Skewness and Kurtosis

Comprehensive study notes, diagrams, and exam preparation for Skewness and Kurtosis.

Skewness and Kurtosis

Definition

Skewness and Kurtosis are statistical measures used to describe the "shape" of a probability distribution. While the mean and standard deviation tell us about the center and spread of data, skewness identifies the lack of symmetry, and kurtosis identifies the presence of outliers or the "tailedness" of the distribution.


Main Content

1. Skewness (The Measure of Asymmetry)

  • Skewness quantifies how much a distribution deviates from a perfectly symmetrical bell curve (normal distribution).
  • A symmetrical distribution has a skewness of zero; if it leans to one side, it is considered skewed.
   Positive Skew (Right)      Symmetrical (Zero)      Negative Skew (Left)
         _                            _                         _
        / \                          / \                       / \
       /   \                        /   \                     /   \
      /     \                      /     \                   /     \
    _/       \__                 _/       \__             __/       \_
   (Tail on Right)              (No Tail)              (Tail on Left)

2. Kurtosis (The Measure of Tails)

  • Kurtosis measures the "tailedness" of a distribution, specifically focusing on the frequency of extreme values (outliers) compared to a normal distribution.
  • It determines whether the data has heavy tails or light tails.
      Leptokurtic (High)    Mesokurtic (Normal)    Platykurtic (Low)
           |                       |                      |
         _ | _                   _ | _                  _ | _
        / \|/ \                 / \|/ \                / \|/ \
       /   |   \               /   |   \              /  |  \
      /    |    \             /    |    \            /   |   \
    _/     |     \_         _/     |     \_        _/    |    \_

3. Relationship to Normal Distribution

  • A normal distribution is the benchmark: it has a skewness of 0 and a kurtosis of 3 (often referred to as "excess kurtosis" of 0).
  • Understanding these shapes helps researchers determine if their data follows a normal pattern, which is a prerequisite for many statistical tests.

Working / Process

1. Calculating Skewness

  • Identify the mean, median, and mode of your data set.
  • Use Pearson’s Coefficient of Skewness formula: Skewness = 3 * (Mean - Median) / Standard Deviation.
  • A positive result indicates a right-skewed distribution, and a negative result indicates a left-skewed distribution.

2. Calculating Kurtosis

  • Determine the fourth moment of the data distribution about the mean.
  • Divide this value by the standard deviation raised to the power of four to find the Pearson Kurtosis coefficient.
  • Compare the result to 3 (or 0 for excess kurtosis) to categorize the shape of the curve.

3. Interpreting Results

  • Analyze the numerical output: if skewness is between -0.5 and 0.5, the data is fairly symmetrical.
  • Check the kurtosis value: values above 3 suggest frequent extreme outliers, while values below 3 suggest a flatter distribution with fewer outliers.

Advantages / Applications

  • Risk Management: In finance, skewness helps identify the risk of extreme negative returns, while kurtosis helps identify the risk of market crashes.
  • Data Quality: Analysts use these metrics to identify data entry errors or anomalies that deviate from expected trends.
  • Statistical Modeling: Determining the shape of the data ensures that analysts select the correct mathematical models, preventing bias in predictions.

Summary

Skewness and kurtosis are essential descriptive statistics that define the visual shape of data distributions beyond basic averages.
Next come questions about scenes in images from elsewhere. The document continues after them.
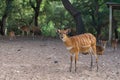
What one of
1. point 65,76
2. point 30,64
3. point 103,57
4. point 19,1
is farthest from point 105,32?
point 65,76

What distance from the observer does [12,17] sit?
100 feet

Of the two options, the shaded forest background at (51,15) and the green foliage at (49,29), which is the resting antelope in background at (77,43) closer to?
the shaded forest background at (51,15)

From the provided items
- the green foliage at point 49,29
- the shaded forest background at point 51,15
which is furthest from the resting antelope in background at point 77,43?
the green foliage at point 49,29

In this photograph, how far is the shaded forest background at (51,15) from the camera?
79.0 ft

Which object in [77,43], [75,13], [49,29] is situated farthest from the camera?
[49,29]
Skewness indicates whether data leans toward the left or right, while kurtosis indicates the prevalence of extreme values in the distribution tails. Together, they allow statisticians to verify if data is normally distributed, ensuring accurate analysis and reliable decision-making in diverse fields like finance, engineering, and science.

Important terms: Symmetrical, Mean, Outliers, Normal Distribution, Standard Deviation.